People began disappearing in the woods of Rocky Hills. Then rumors grew about strange experiments. And then Cutler wasn’t seen again.
That’s the legend at the heart of the second feature-length film by a group of young Oak Hill High School grads. “The Bridge” opens with present-day college kids sitting around the campfire in Rocky Hills swapping ghost stories.
The idea was born over their real-life winter break. Chris Jones, the 19-year-old director, cameraman, editor and co-writer, didn’t set out to make a horror movie.
“There are scary elements to it,” said Jones, a business management major at the Wentworth Institute of Technology. “We want people to think versus, ‘Oh, I was so scared the whole time.’ We hope to show people that we’ve grown from our first movie.”
Jones, his actors and crew — Cody DePuy, Elijah Washburn, Kenyon Fraser, Gwen Fraser, Caleb Meservey and Stephanie Paradis, all friends for years, all from Litchfield — filmed “The Admin Effect” last July and screened it at the Lewiston Auburn Film Festival this spring.
Jones co-wrote the new screenplay with the Frasers. Much of it has been filmed in the past month in his parents’ back woods with the real-life stone bridges of Vaughn Woods in Hallowell standing in for the title bridge.
The movie centers on the confident Alex, played by DePuy, and Simon, the socially awkward new kid, played by Washburn.
“(It’s), ‘Let’s go see if the myth is real, see if the legend is true,'” Jones said. “‘What was this guy (Cutler) doing once he got back?'”
Shooting wraps in the next 10 days, when one actor has to leave for college.
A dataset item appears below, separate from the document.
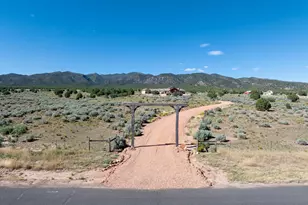 963 E 800 N, New Harmony, UT 84757 - Photo 4
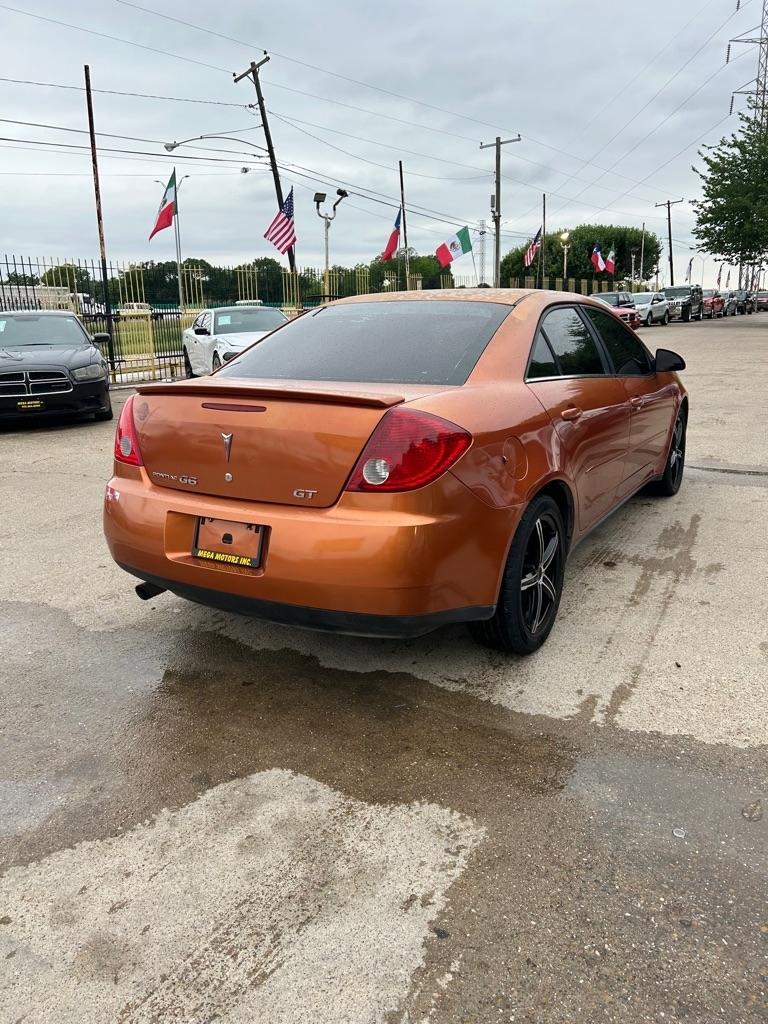Pontiac G6  2006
There’s been lots of night shooting to work around schedules, and a tight budget of about $1,000.
He hopes to finish the edit by the end of September to give time for another Oak Hill grad, Colby Michaud, to compose the soundtrack.
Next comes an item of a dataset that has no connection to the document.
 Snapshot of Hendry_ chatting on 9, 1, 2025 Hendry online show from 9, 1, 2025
There’s a premiere date already: Dec. 28 at Flagship Cinemas in Auburn.
Washburn, 19, a business management major at the University of Southern Maine, said shooting the film has been a great excuse to pull the friends together during summer break, much like a reunion.
An occasionally unsettling reunion.
“We want to try to creep the audience out, so a lot of times we get creeped out as well,” he said.